### Your goal
Take every record and write it out again exactly, with no images included.

[Collected data entries]
↓
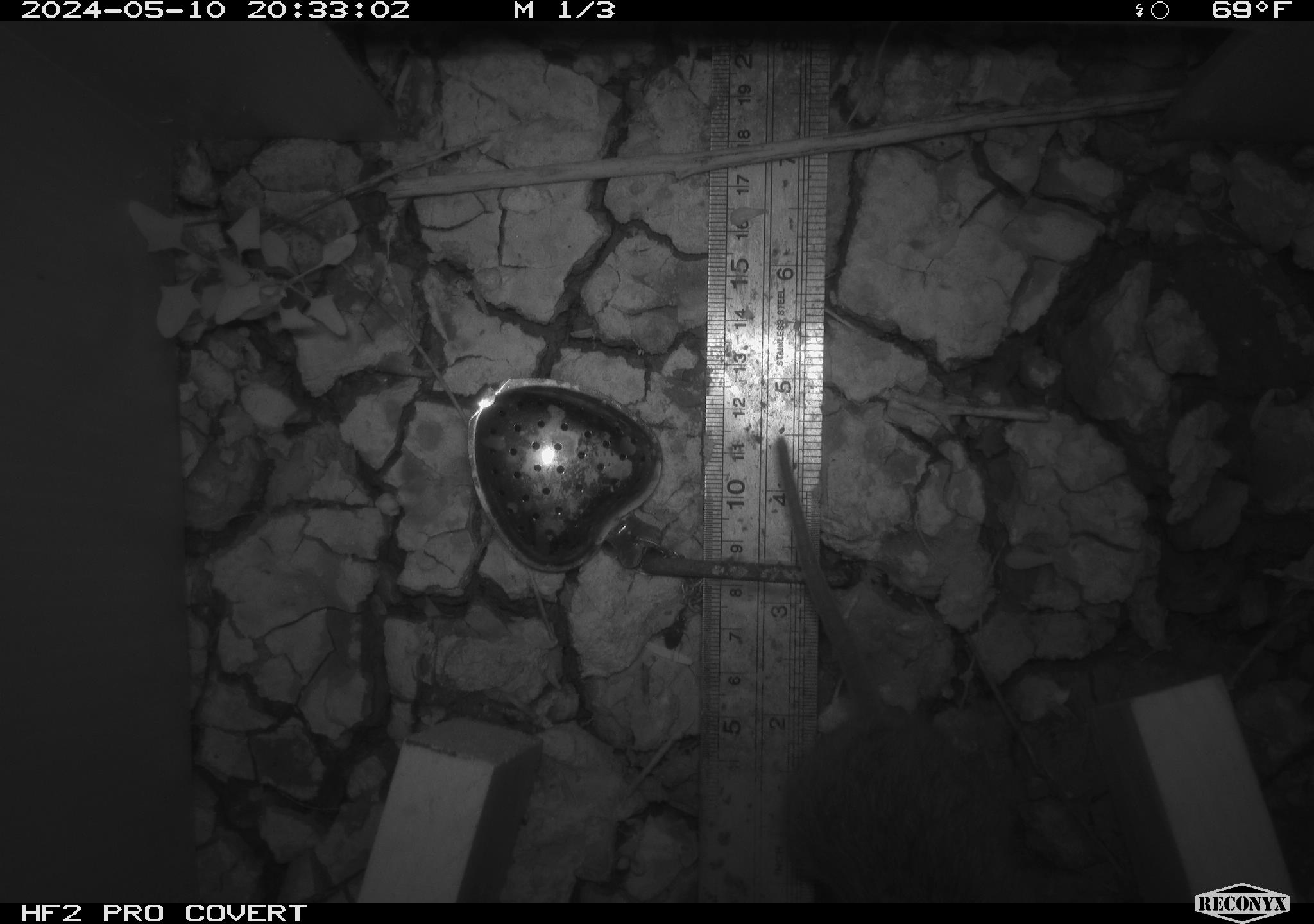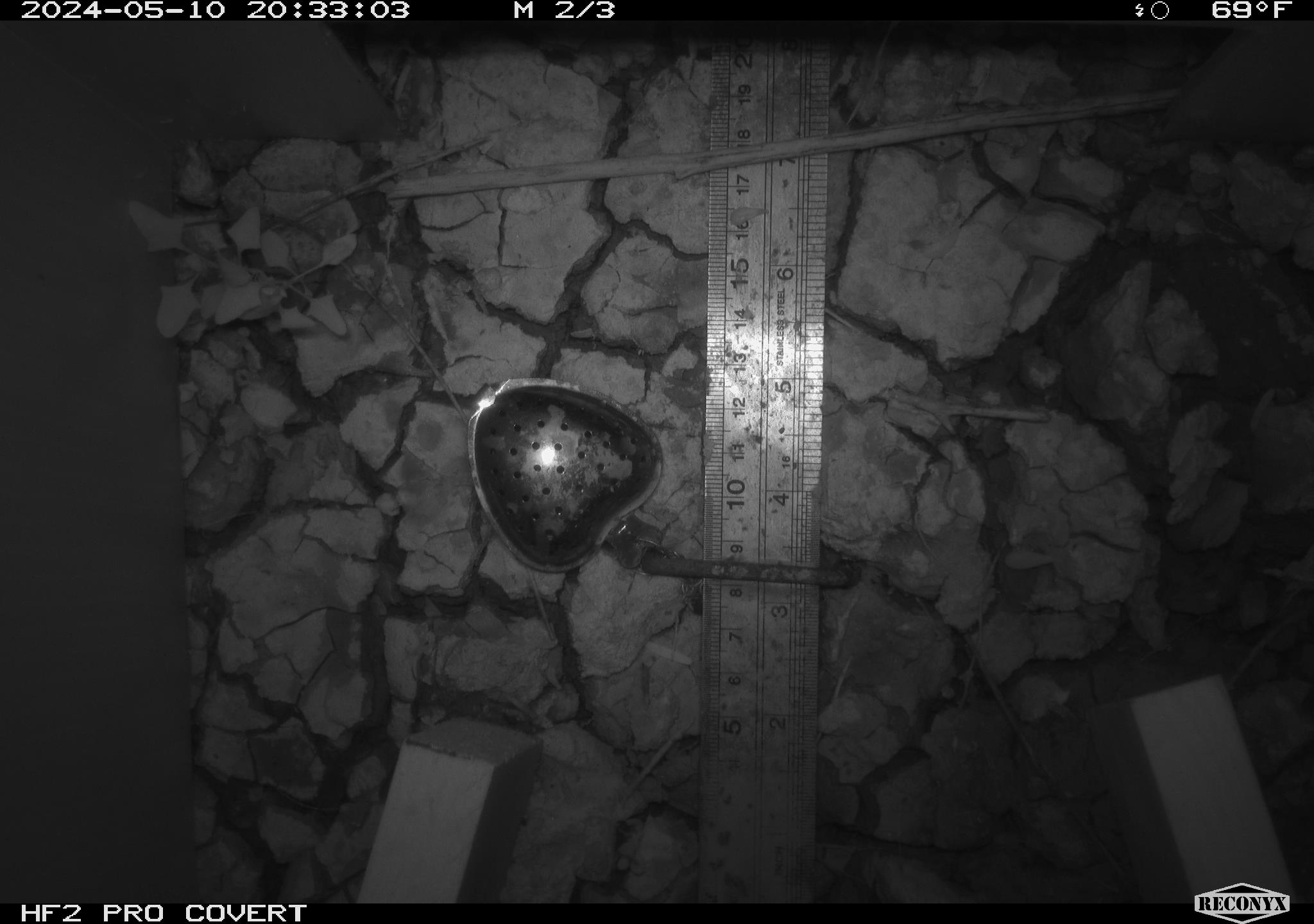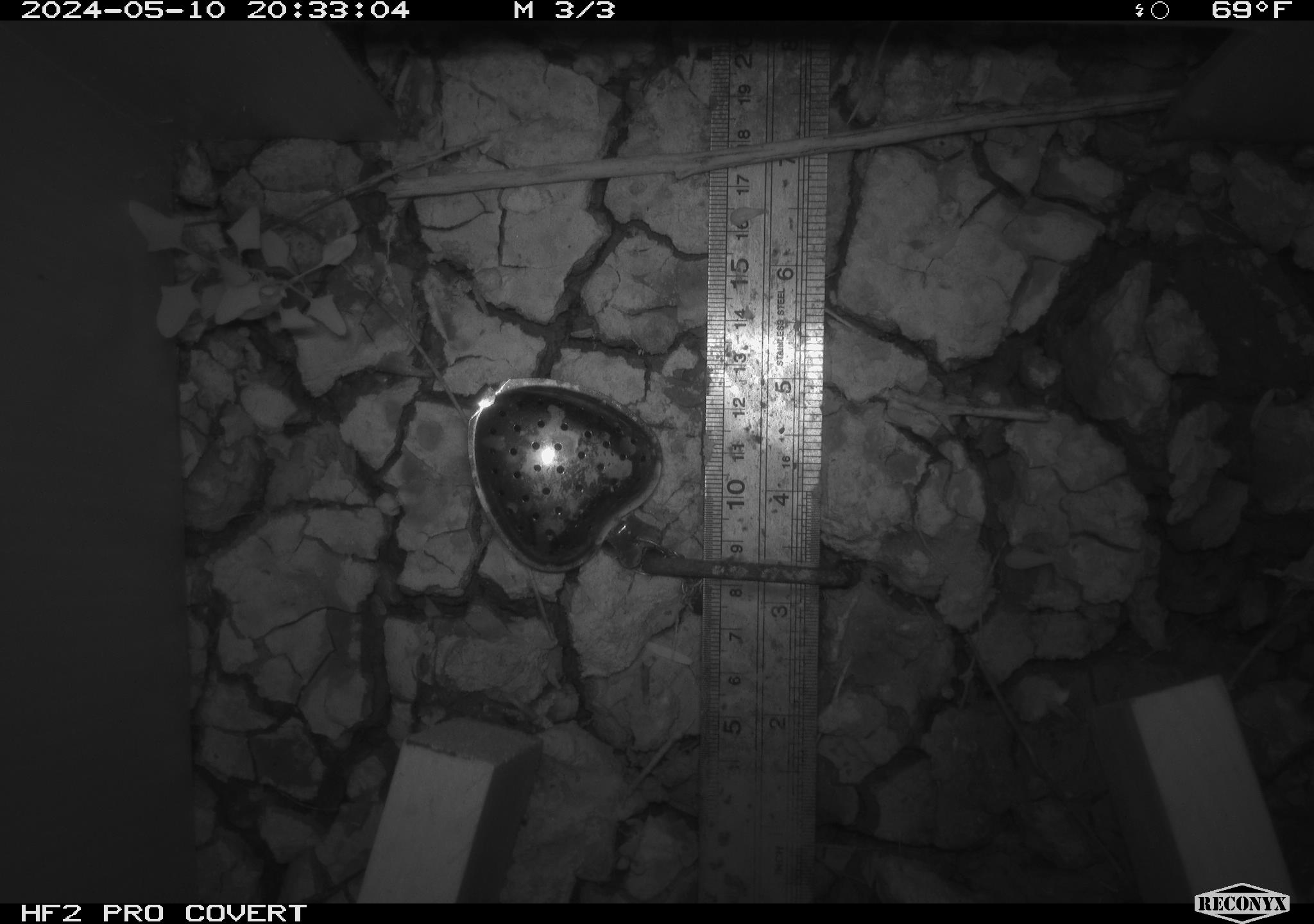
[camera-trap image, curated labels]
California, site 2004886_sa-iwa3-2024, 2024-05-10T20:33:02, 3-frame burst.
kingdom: Animalia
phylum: Chordata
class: Mammalia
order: Rodentia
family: Cricetidae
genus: Sigmodon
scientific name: Sigmodon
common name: cotton rat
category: sigmodon species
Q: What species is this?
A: Sigmodon species (cotton rat) (Sigmodon).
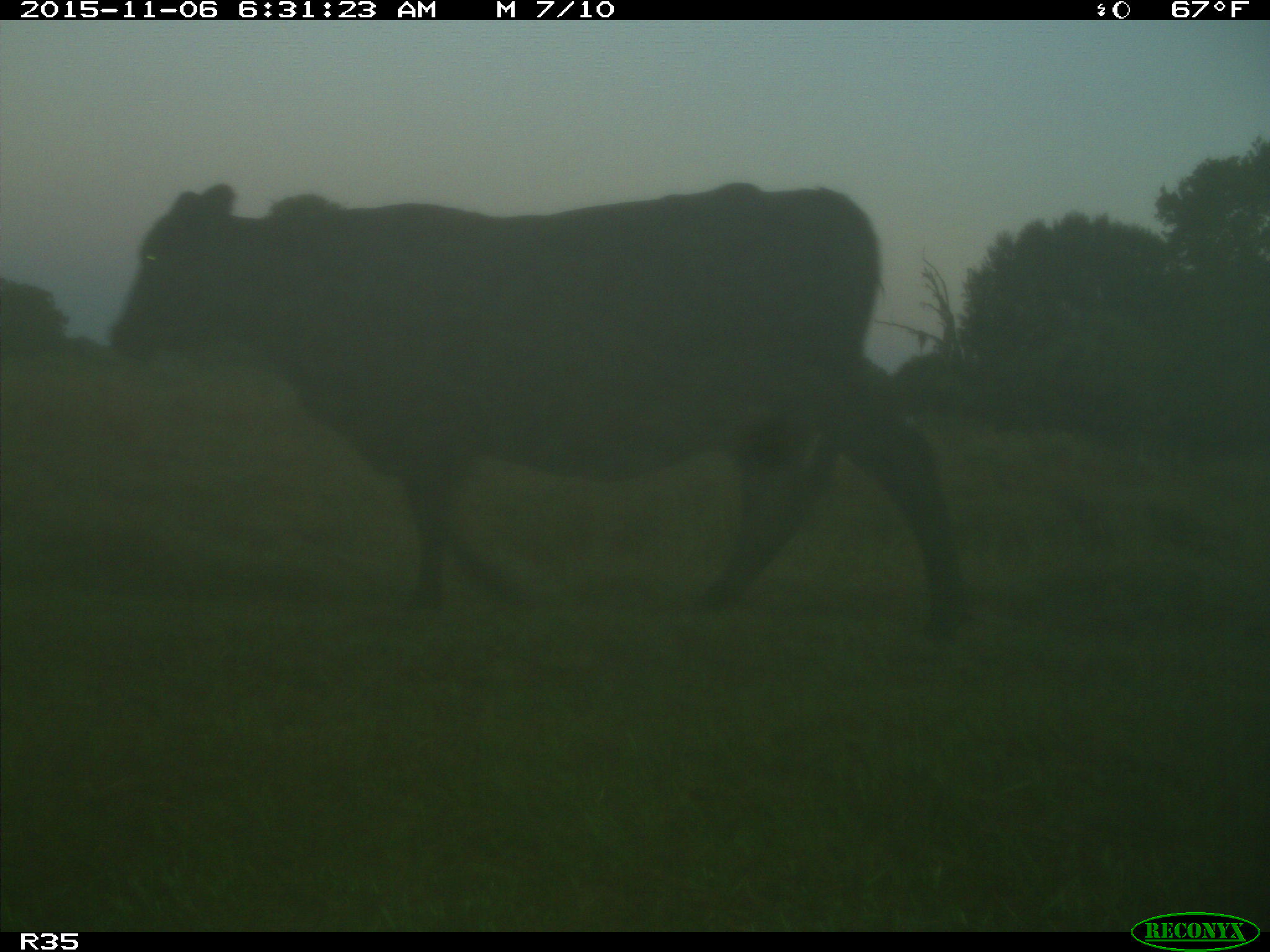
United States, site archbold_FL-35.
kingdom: Animalia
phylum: Chordata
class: Mammalia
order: Artiodactyla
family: Bovidae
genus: Bos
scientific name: Bos taurus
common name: domestic cow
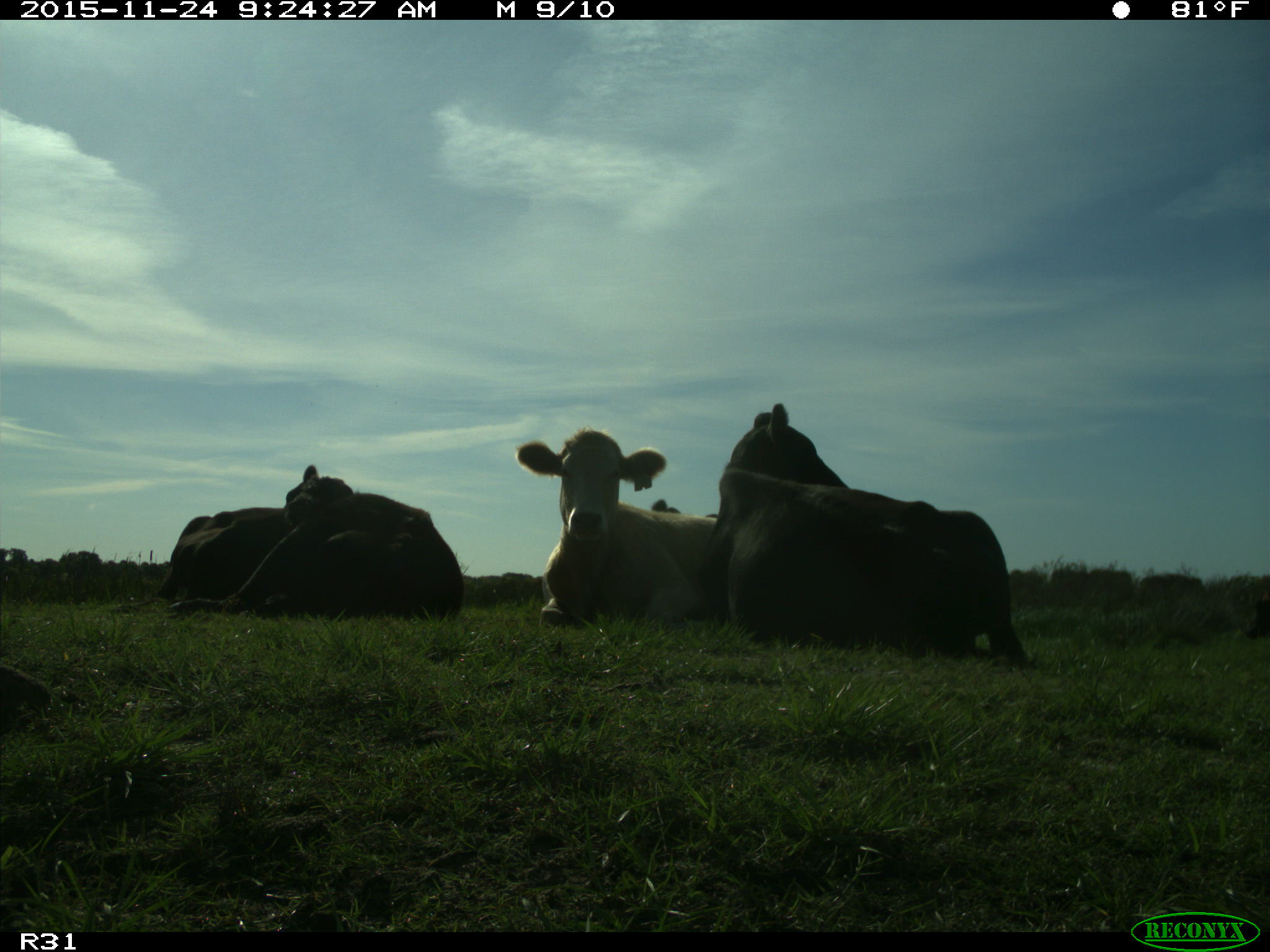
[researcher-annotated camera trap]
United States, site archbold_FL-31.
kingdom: Animalia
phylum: Chordata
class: Mammalia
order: Artiodactyla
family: Bovidae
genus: Bos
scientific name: Bos taurus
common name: domestic cow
↑
### Written solution
[camera-trap image, curated labels]
California, site 2004886_sa-iwa3-2024, 2024-05-10T20:33:02, 3-frame burst.
kingdom: Animalia
phylum: Chordata
class: Mammalia
order: Rodentia
family: Cricetidae
genus: Sigmodon
scientific name: Sigmodon
common name: cotton rat
category: sigmodon species
Q: What species is this?
A: Sigmodon species (cotton rat) (Sigmodon).
United States, site archbold_FL-35.
kingdom: Animalia
phylum: Chordata
class: Mammalia
order: Artiodactyla
family: Bovidae
genus: Bos
scientific name: Bos taurus
common name: domestic cow
[researcher-annotated camera trap]
United States, site archbold_FL-31.
kingdom: Animalia
phylum: Chordata
class: Mammalia
order: Artiodactyla
family: Bovidae
genus: Bos
scientific name: Bos taurus
common name: domestic cow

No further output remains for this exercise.